How to complete this task: Below are some records. Return exactly the lines from the one containing "[camera trap, expert-labeled]" through the one containing "category: unidentified deer", both included, and only those.

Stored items
-=-=-=-=-

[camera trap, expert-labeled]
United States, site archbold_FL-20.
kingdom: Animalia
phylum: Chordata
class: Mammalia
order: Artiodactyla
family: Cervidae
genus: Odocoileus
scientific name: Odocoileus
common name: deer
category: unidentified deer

-=-=-=-=-

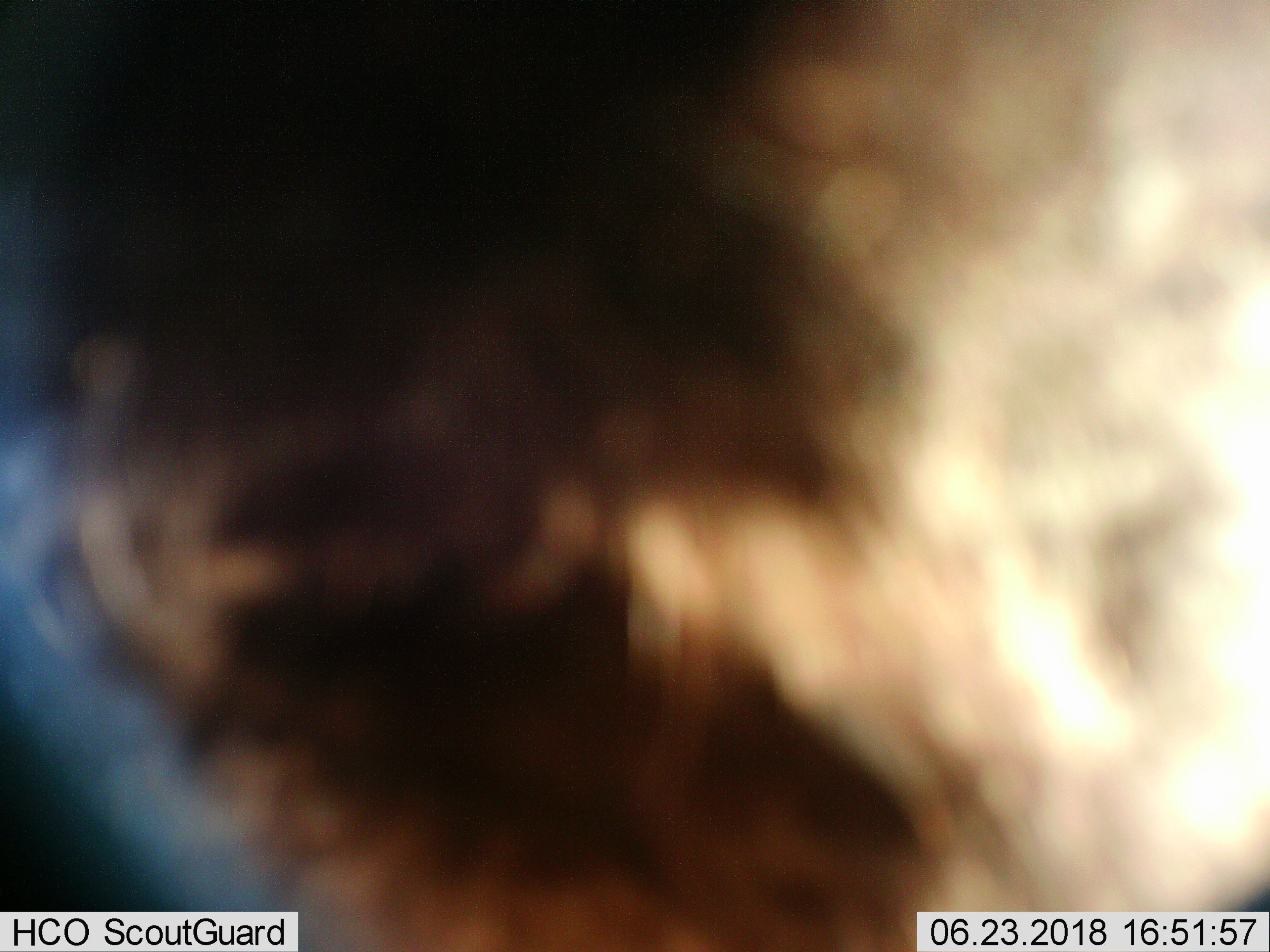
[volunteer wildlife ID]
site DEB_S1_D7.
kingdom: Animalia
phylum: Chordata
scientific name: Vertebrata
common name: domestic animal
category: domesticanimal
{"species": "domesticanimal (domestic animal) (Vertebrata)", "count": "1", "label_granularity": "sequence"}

-=-=-=-=-

Solution to this problem:
[camera trap, expert-labeled]
United States, site archbold_FL-20.
kingdom: Animalia
phylum: Chordata
class: Mammalia
order: Artiodactyla
family: Cervidae
genus: Odocoileus
scientific name: Odocoileus
common name: deer
category: unidentified deer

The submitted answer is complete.